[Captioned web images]
════════════════

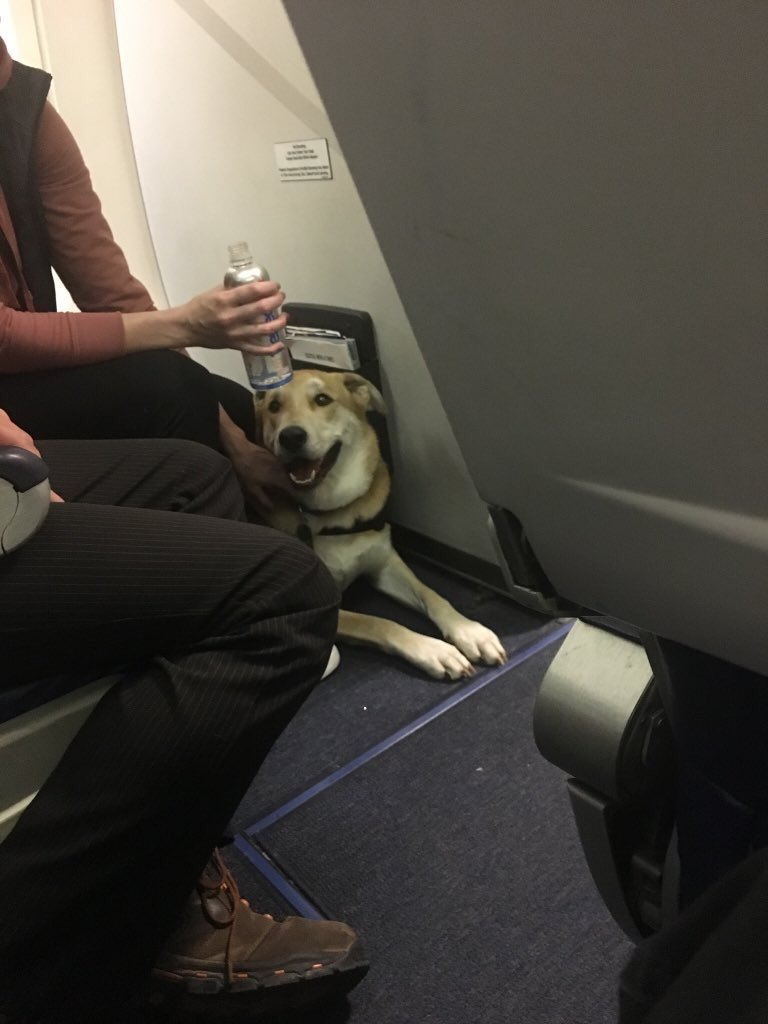 'Emotional Support' Dog on Southwest Flight Injures Child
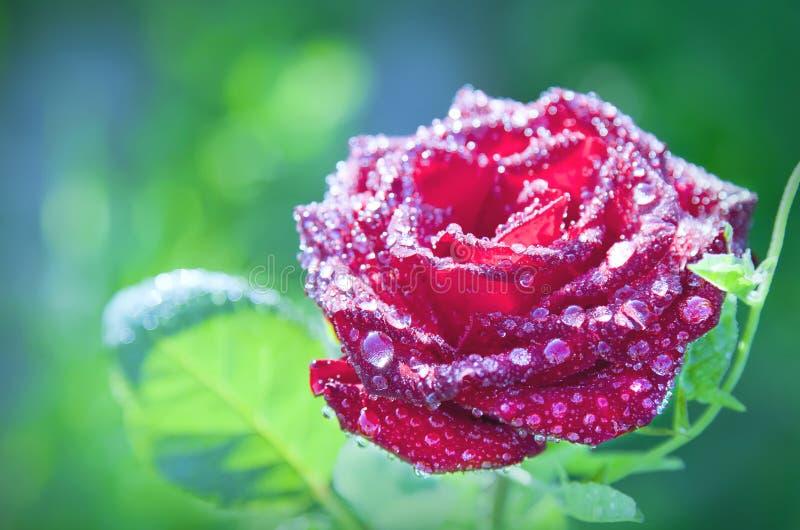Rode de bloem nam met dauwdalingen toe stock afbeeldingen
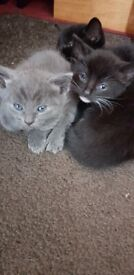 9 weeks old cats for sale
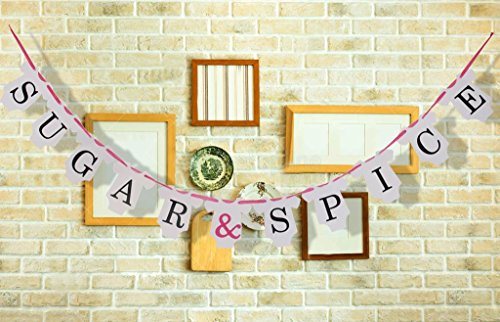 Sugar & Spice Banner Bunting Baby Shower Party Decorations - Sugar Babies Baby Bunting
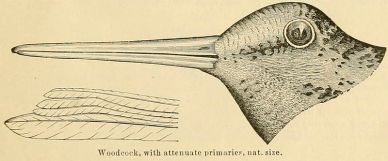 American Woodcock (Scolopax minor) 1891 ©WikiC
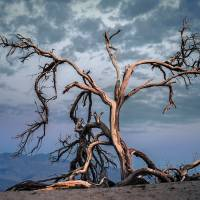 mesquite tree, death valley Art Prints & Posters by Jody Miller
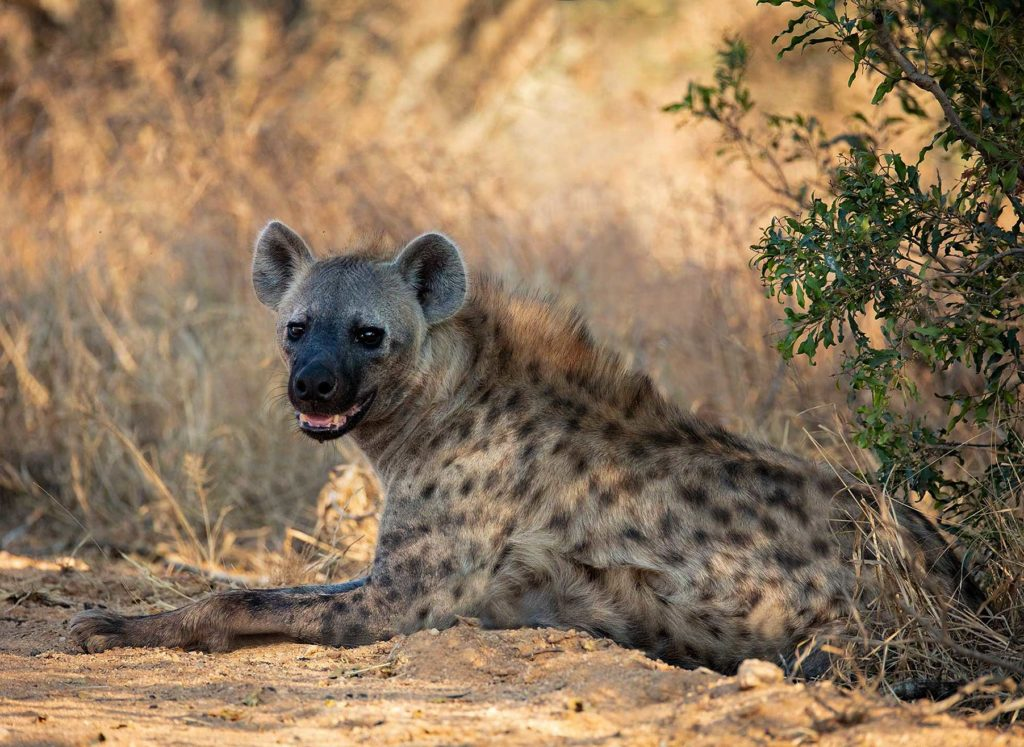 Hyena in Kruger National Park, South Afric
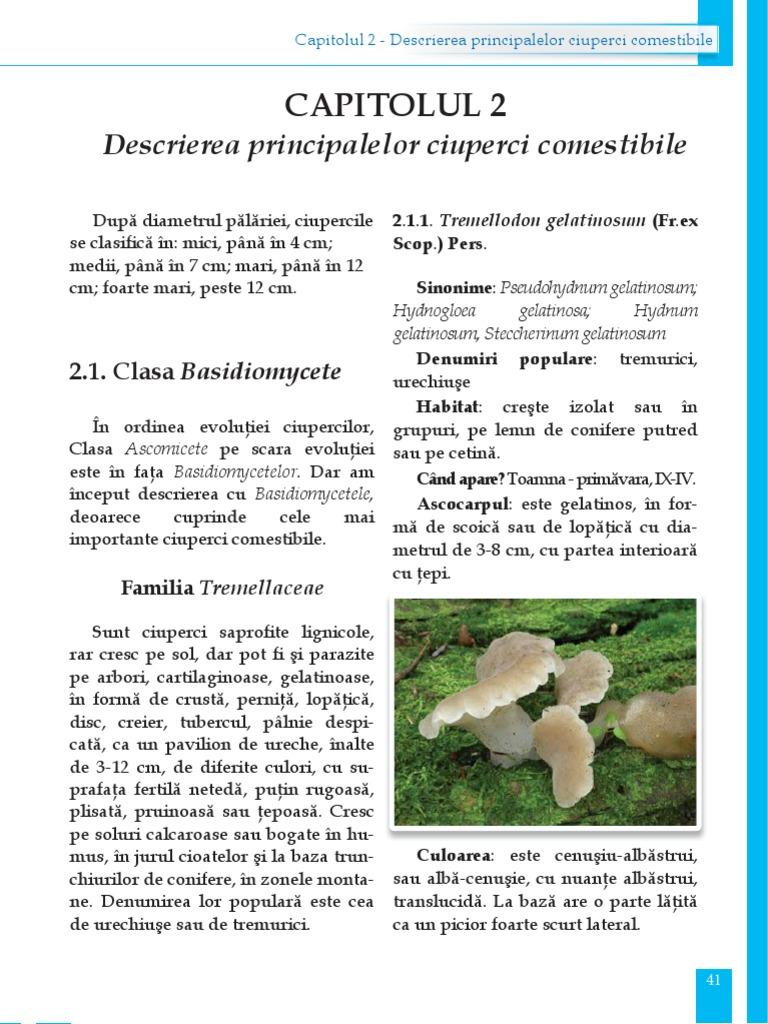 3 ciuperci comestibile)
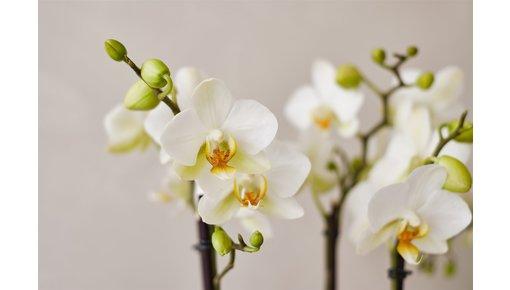Alles, was Sie über die Orchidee wissen müssen
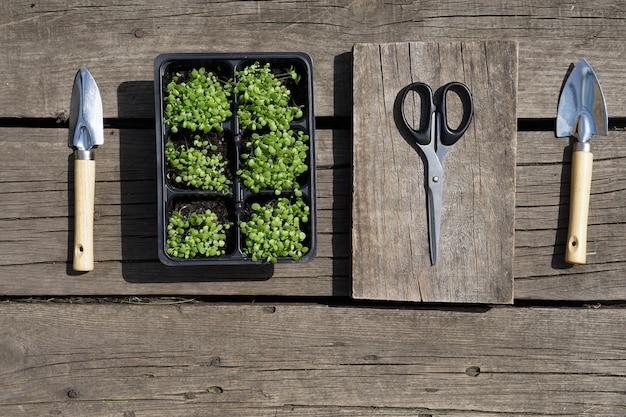 Kleine groene tabak zaailing in plastic potten en een stalen schop, schaar op rustieke houten achtergrond.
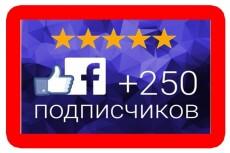 Раскрутка Facebook - 600 вечных русскоговорящих подписчиков 13 - kwork.ru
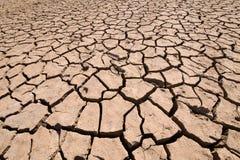 干燥地面地球细节  库存图片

════════════════

A verbatim copy of all the records, minus the pictures, is the expected answer.

 'Emotional Support' Dog on Southwest Flight Injures Child
Rode de bloem nam met dauwdalingen toe stock afbeeldingen
 9 weeks old cats for sale
 Sugar & Spice Banner Bunting Baby Shower Party Decorations - Sugar Babies Baby Bunting
 American Woodcock (Scolopax minor) 1891 ©WikiC
 mesquite tree, death valley Art Prints & Posters by Jody Miller
 Hyena in Kruger National Park, South Afric
 3 ciuperci comestibile)
Alles, was Sie über die Orchidee wissen müssen
 Kleine groene tabak zaailing in plastic potten en een stalen schop, schaar op rustieke houten achtergrond.
 Раскрутка Facebook - 600 вечных русскоговорящих подписчиков 13 - kwork.ru
 干燥地面地球细节  库存图片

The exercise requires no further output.